Passive Clearing and Immunostaining of Substantia Nigra

Passive clarification was conducted similarly to protocol established by Tomer et al. 2014 [20 (link)]. In brief, brains were embedded in hydrogel (4% acrylamide/0.05% Bis-acrylamide) and sectioned at 400um thickness on a cryo-microtome. Sections were placed in clearing solution (4% sodium dodecyl sulfate/200mM boric acid, pH 8.5) for 7 days at 37°C and 35 rpm. Sections of clarified substantia nigra region were then selected for immunostaining. Clearing solution was removed by washing 3 times with TBS and then sections were incubated for immunostaining with chicken polyclonal anti-tyrosine hydroxylase (1:200; Abcam Cat# ab76442), rabbit polyclonal anti-GFAP (1:200; DAKO Cat# Z0334), anti-GFP (1:200; AvesLabs) or anti-mCherry (1:200; Abcam Cat# ab167453).

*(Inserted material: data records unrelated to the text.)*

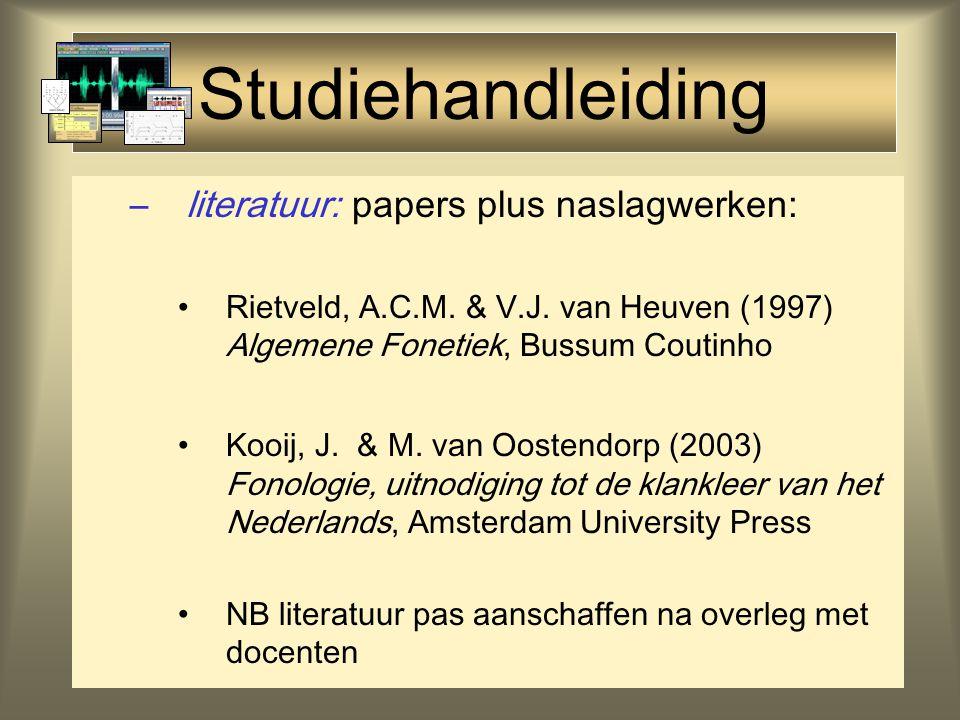 Studiehandleiding –toetsing: de beoordeling van de cursus wordt enerzijds gebaseerd op een schriftelijk tentamen aan het eind van het semester en anderzijds op de gemaakte werkcollegeopdrachten.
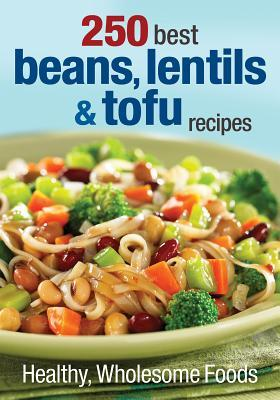 250 Best Beans, Lentils & Tofu Recipes: Healthy, Wholesome Foods  by  Judith Finlayson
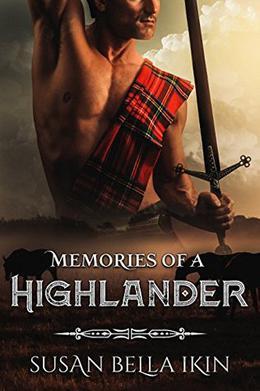Memories of a Highlander by Susan Bella Ikin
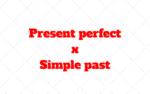 Presente perfecto y Pasado simple: Diferencias y Ejemplos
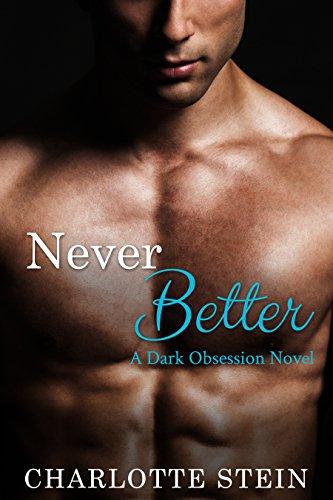 Never Better: A Dark Obsession Novel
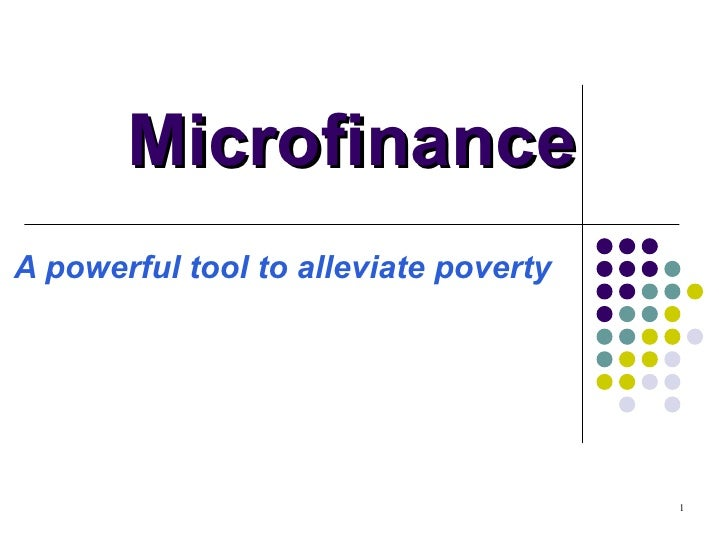 Microfinance A powerful tool to alleviate poverty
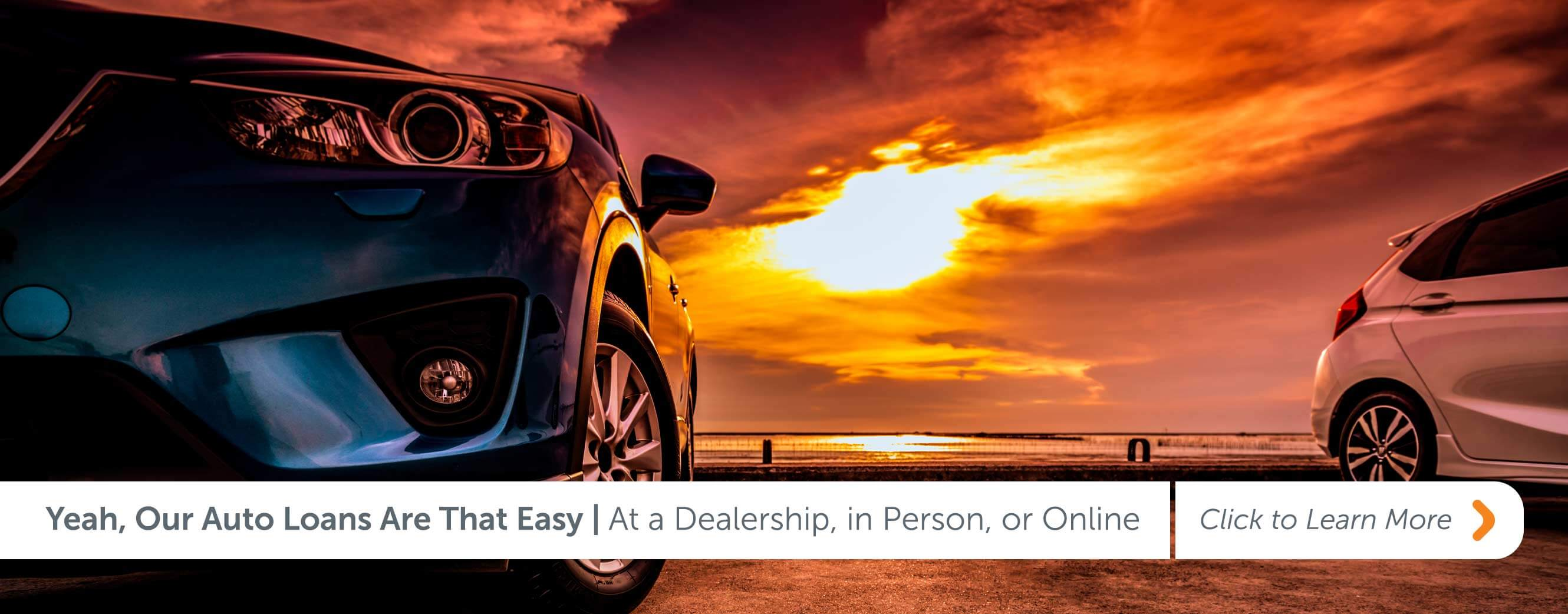 Yeah, Our Auto Loans Are That Easy At a Dealership, in Person, or Online Click to Learn More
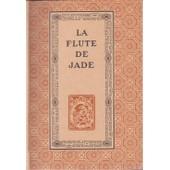 La Flute De Jade de Franz Toussaint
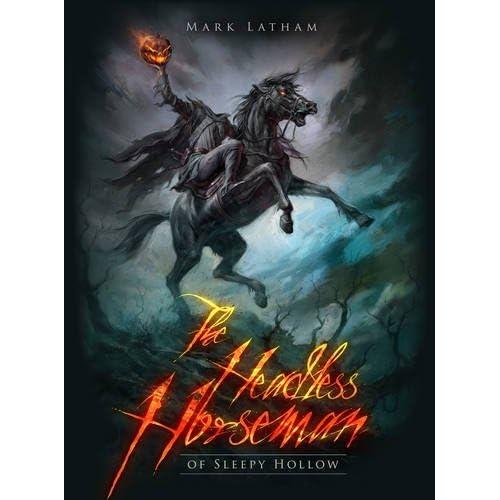 The Headless Horseman Of Sleepy Hollow By Mark A. Latham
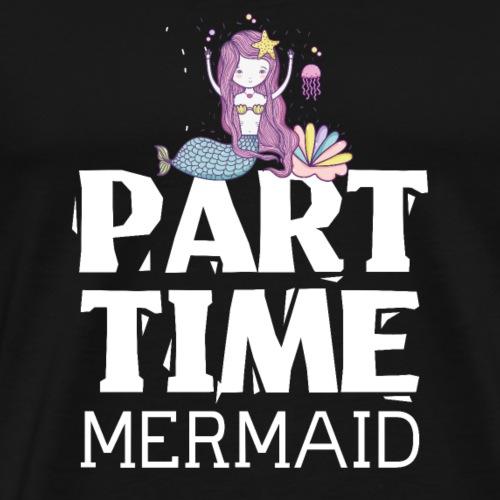 Part Time Mermaid - Men's Premium T-Shirt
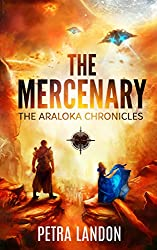 The Mercenary (The Araloka Chronicles Book 1)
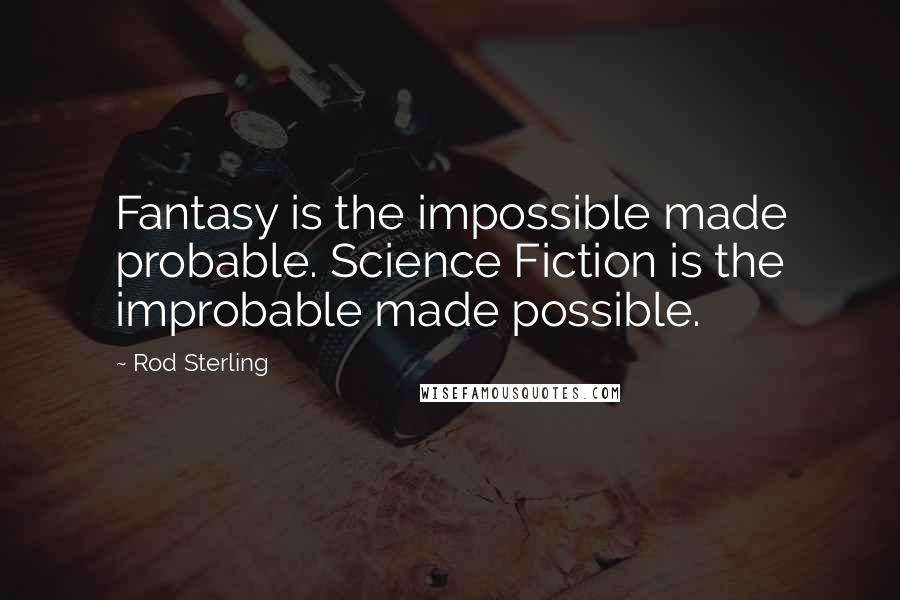 Rod Sterling quotes: Fantasy is the impossible made probable. Science Fiction is the improbable made possible.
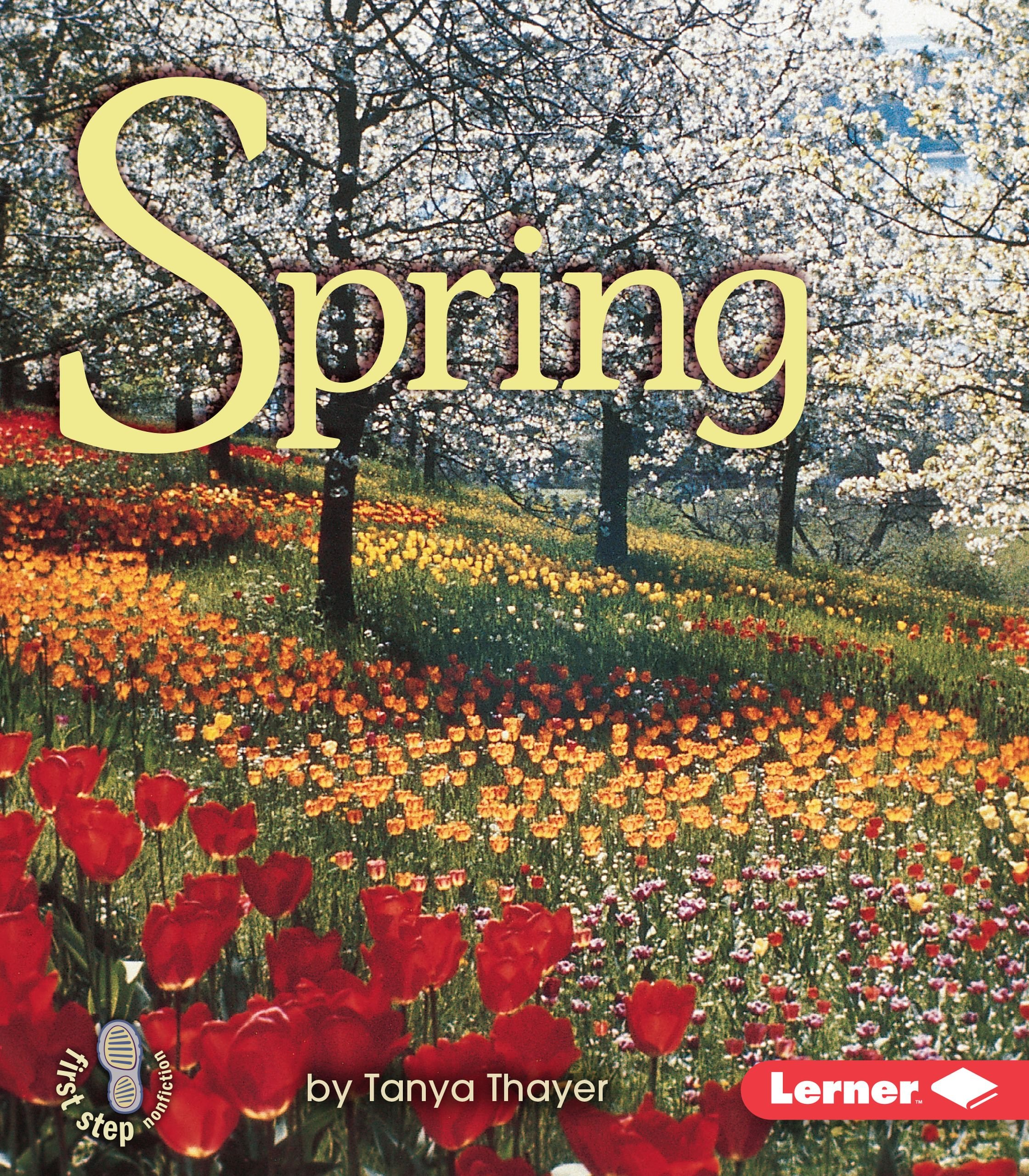 Read Online Library Book: Spring (First Step Nonfiction) ebook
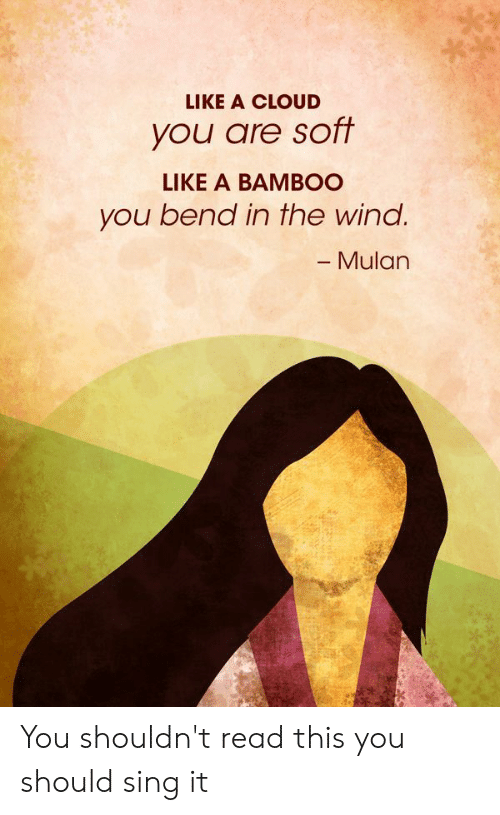 Mulan, Cloud, and Bamboo: LIKE A CLOUD  you are soft  LIKE A BAMBOO  you bend in the wind.  - Mulan You shouldn't read this you should sing it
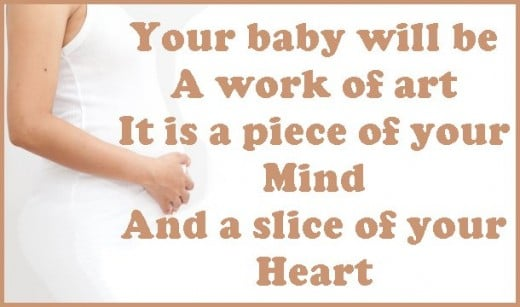 Congratulatory pregnancy saying: Your baby will be a work of art, it is a piece of your mind and a slice of your heart.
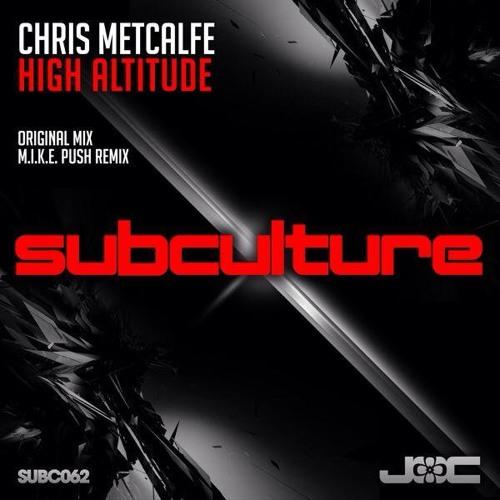 Chris Metcalfe - High Altitude (Subculture)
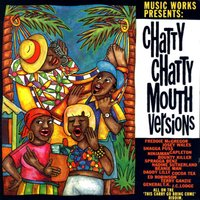 Music Works Presents: Chatty Chatty Mouth Versions — сборник
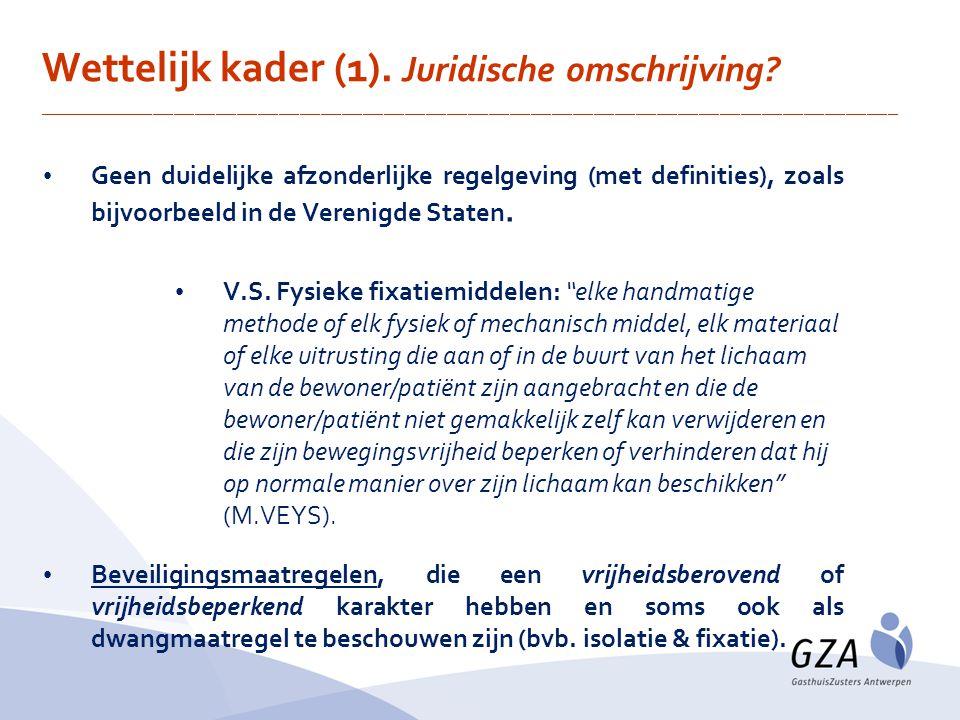 Wettelijk kader (1). Juridische omschrijving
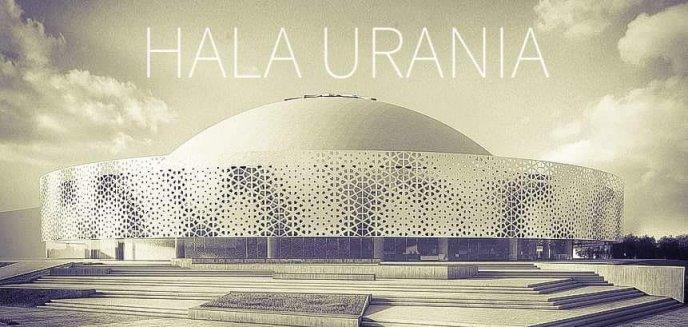 Artykuł: ''Komisja Europejska na tak''. Mamy ponad 130 mln zł na nową halę Urania!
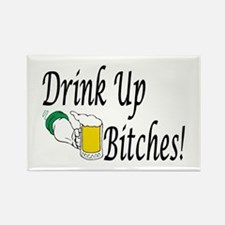 Drink Up Bitches! Rectangle Magnet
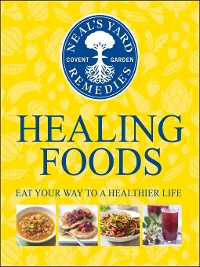 Cover Neal's Yard Remedies Healing Foods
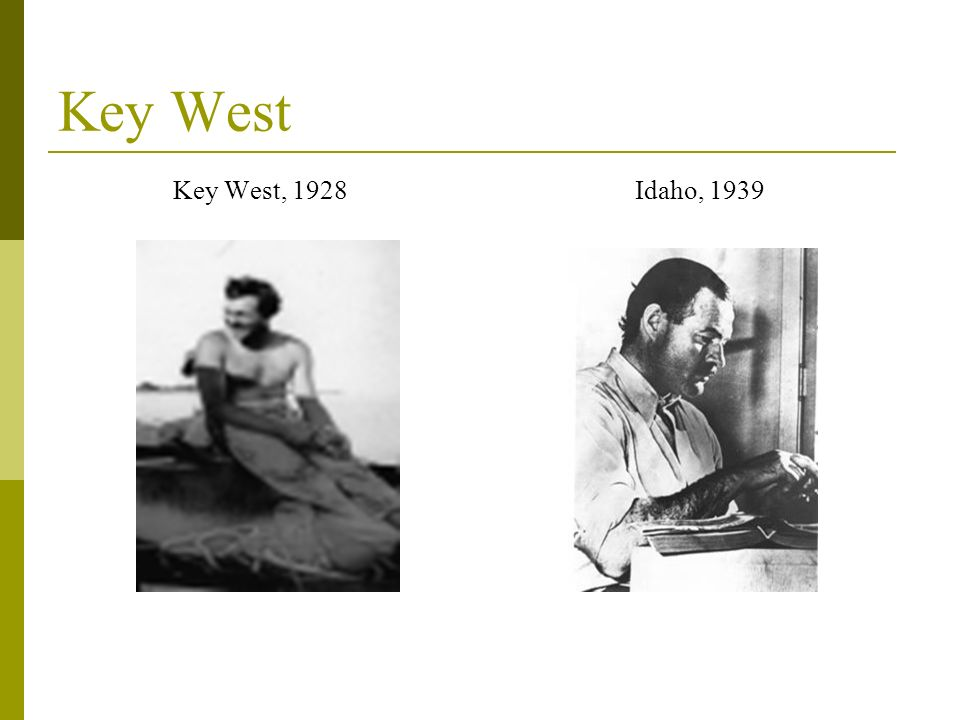 Key West Key West, 1928 Idaho, 1939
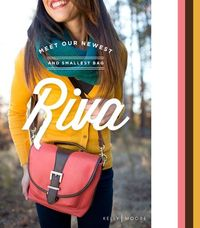 Kelly Moore announces a new camera bag / purse! THE RIVA! <3 Comes in 4 colors!! Saddle, Ink, Orchid and Tangerine! <3xojo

Antibodies were diluted in TBS at 37°C and incubated with tissue sections with an orbital shaker at 35 rpm overnight and then at 4°C for 1 day afterward. Multiple washes were performed over 2 days at 37°C (with orbital shaking at 35 rpm) and then cleared sections were placed in TBS containing goat anti-chicken AlexaFluor 647 (1:200; Life Technologies) and donkey anti-rabbit AlexaFluor 555 (1:200; Life Technologies) at 37°C overnight with orbital shaking (35 rpm). The next day, sections were washed several times with TBS and stored at 4°C until imaged.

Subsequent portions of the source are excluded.